§ **TASK BRIEF**: Print every entry exactly as written.
++++ RECORD SET ++++
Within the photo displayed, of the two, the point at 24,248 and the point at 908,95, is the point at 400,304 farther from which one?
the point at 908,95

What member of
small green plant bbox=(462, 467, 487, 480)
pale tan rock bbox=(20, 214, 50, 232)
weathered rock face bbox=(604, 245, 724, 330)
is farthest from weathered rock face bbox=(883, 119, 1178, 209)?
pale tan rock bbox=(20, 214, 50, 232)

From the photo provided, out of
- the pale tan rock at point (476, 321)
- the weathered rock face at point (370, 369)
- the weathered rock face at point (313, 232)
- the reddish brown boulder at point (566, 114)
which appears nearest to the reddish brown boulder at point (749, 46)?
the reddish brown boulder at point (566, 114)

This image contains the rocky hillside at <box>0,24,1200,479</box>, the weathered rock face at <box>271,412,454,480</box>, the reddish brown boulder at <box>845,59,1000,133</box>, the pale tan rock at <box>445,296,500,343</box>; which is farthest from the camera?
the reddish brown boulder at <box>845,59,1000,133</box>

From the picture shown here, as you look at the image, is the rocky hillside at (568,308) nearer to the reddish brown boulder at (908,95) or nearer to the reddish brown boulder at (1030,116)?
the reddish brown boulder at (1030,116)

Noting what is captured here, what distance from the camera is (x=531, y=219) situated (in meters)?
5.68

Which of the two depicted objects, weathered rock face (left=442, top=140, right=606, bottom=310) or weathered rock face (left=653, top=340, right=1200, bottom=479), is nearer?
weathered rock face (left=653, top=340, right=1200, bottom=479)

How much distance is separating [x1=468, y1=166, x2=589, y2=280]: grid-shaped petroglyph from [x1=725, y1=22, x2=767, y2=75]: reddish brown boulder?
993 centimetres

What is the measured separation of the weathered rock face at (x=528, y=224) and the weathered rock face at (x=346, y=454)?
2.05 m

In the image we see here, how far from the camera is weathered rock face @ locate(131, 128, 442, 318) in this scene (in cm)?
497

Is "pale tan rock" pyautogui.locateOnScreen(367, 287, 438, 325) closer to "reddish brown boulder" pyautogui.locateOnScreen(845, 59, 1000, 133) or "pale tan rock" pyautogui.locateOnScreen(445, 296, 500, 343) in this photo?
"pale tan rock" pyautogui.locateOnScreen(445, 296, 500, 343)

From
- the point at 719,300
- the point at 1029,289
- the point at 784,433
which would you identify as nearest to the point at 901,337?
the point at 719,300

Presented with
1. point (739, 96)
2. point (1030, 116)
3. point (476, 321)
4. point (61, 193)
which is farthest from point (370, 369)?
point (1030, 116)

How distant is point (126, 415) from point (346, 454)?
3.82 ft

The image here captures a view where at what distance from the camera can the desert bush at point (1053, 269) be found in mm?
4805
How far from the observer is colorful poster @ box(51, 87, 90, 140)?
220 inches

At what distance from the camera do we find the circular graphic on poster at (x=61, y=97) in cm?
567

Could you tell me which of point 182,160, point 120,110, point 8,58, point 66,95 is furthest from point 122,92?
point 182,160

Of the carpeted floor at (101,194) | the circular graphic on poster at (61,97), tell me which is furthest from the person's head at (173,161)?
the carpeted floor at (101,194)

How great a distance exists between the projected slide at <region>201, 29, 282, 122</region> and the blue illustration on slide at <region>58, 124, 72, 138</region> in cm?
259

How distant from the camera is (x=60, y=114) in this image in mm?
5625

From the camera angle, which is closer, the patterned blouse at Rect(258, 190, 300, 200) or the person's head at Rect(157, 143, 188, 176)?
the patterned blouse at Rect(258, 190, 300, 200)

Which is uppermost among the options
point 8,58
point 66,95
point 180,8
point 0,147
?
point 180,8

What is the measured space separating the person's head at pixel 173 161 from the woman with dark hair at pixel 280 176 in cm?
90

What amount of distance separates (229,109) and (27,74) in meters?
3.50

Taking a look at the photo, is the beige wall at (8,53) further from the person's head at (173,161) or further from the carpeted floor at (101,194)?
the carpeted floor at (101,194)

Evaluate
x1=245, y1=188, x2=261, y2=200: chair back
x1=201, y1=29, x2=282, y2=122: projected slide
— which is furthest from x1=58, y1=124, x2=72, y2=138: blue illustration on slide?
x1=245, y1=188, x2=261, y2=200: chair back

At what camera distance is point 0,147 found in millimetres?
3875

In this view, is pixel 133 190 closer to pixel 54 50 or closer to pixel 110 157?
++++
§ **COMPLETE ANSWER**:
Within the photo displayed, of the two, the point at 24,248 and the point at 908,95, is the point at 400,304 farther from which one?
the point at 908,95

What member of
small green plant bbox=(462, 467, 487, 480)
pale tan rock bbox=(20, 214, 50, 232)
weathered rock face bbox=(604, 245, 724, 330)
is farthest from weathered rock face bbox=(883, 119, 1178, 209)?
pale tan rock bbox=(20, 214, 50, 232)

From the photo provided, out of
- the pale tan rock at point (476, 321)
- the weathered rock face at point (370, 369)
- the weathered rock face at point (313, 232)
- the reddish brown boulder at point (566, 114)
which appears nearest to the reddish brown boulder at point (749, 46)?
the reddish brown boulder at point (566, 114)

This image contains the rocky hillside at <box>0,24,1200,479</box>, the weathered rock face at <box>271,412,454,480</box>, the reddish brown boulder at <box>845,59,1000,133</box>, the pale tan rock at <box>445,296,500,343</box>; which is farthest from the camera?
the reddish brown boulder at <box>845,59,1000,133</box>

From the picture shown here, as you look at the image, is the rocky hillside at (568,308) nearer to the reddish brown boulder at (908,95) or nearer to the reddish brown boulder at (1030,116)?
the reddish brown boulder at (1030,116)

Noting what is captured here, what distance from the camera is (x=531, y=219) situated (in meters)?
5.68

Which of the two depicted objects, weathered rock face (left=442, top=140, right=606, bottom=310) or weathered rock face (left=653, top=340, right=1200, bottom=479), is nearer?
weathered rock face (left=653, top=340, right=1200, bottom=479)

How much distance is separating [x1=468, y1=166, x2=589, y2=280]: grid-shaped petroglyph from [x1=725, y1=22, x2=767, y2=75]: reddish brown boulder?
993 centimetres

What is the measured separation of the weathered rock face at (x=528, y=224) and the weathered rock face at (x=346, y=454)?
2.05 m

In the image we see here, how far from the camera is weathered rock face @ locate(131, 128, 442, 318) in this scene (in cm)?
497

Is "pale tan rock" pyautogui.locateOnScreen(367, 287, 438, 325) closer to "reddish brown boulder" pyautogui.locateOnScreen(845, 59, 1000, 133) or "pale tan rock" pyautogui.locateOnScreen(445, 296, 500, 343) in this photo?
"pale tan rock" pyautogui.locateOnScreen(445, 296, 500, 343)

From
- the point at 719,300
- the point at 1029,289
- the point at 784,433
which would you identify as nearest to the point at 901,337?
the point at 719,300

Presented with
1. point (739, 96)
2. point (1030, 116)
3. point (476, 321)
4. point (61, 193)
which is farthest from point (370, 369)?
point (1030, 116)

How distant is point (126, 415) from point (346, 454)?
3.82 ft

The image here captures a view where at what distance from the camera can the desert bush at point (1053, 269) be found in mm?
4805
How far from the observer is colorful poster @ box(51, 87, 90, 140)?
220 inches

At what distance from the camera do we find the circular graphic on poster at (x=61, y=97) in cm?
567

Could you tell me which of point 182,160, point 120,110, point 8,58, point 66,95 is furthest from point 122,92?
point 182,160

Of the carpeted floor at (101,194) | the circular graphic on poster at (61,97), tell me which is furthest from the person's head at (173,161)?
the carpeted floor at (101,194)

How great a distance exists between the projected slide at <region>201, 29, 282, 122</region> and the blue illustration on slide at <region>58, 124, 72, 138</region> in cm?
259

How distant from the camera is (x=60, y=114) in this image in mm?
5625

From the camera angle, which is closer, the patterned blouse at Rect(258, 190, 300, 200) or the person's head at Rect(157, 143, 188, 176)?
the patterned blouse at Rect(258, 190, 300, 200)

Which is uppermost among the options
point 8,58
point 66,95
point 180,8
point 0,147
?
point 180,8

What is the measured space separating the person's head at pixel 173 161 from the woman with dark hair at pixel 280 176 in cm?
90

What amount of distance separates (229,109) and (27,74) in meters?
3.50

Taking a look at the photo, is the beige wall at (8,53) further from the person's head at (173,161) or further from the carpeted floor at (101,194)?
the carpeted floor at (101,194)

Evaluate
x1=245, y1=188, x2=261, y2=200: chair back
x1=201, y1=29, x2=282, y2=122: projected slide
— which is furthest from x1=58, y1=124, x2=72, y2=138: blue illustration on slide?
x1=245, y1=188, x2=261, y2=200: chair back

At what camera distance is point 0,147 found in millimetres?
3875

In this view, is pixel 133 190 closer to pixel 54 50 or closer to pixel 110 157?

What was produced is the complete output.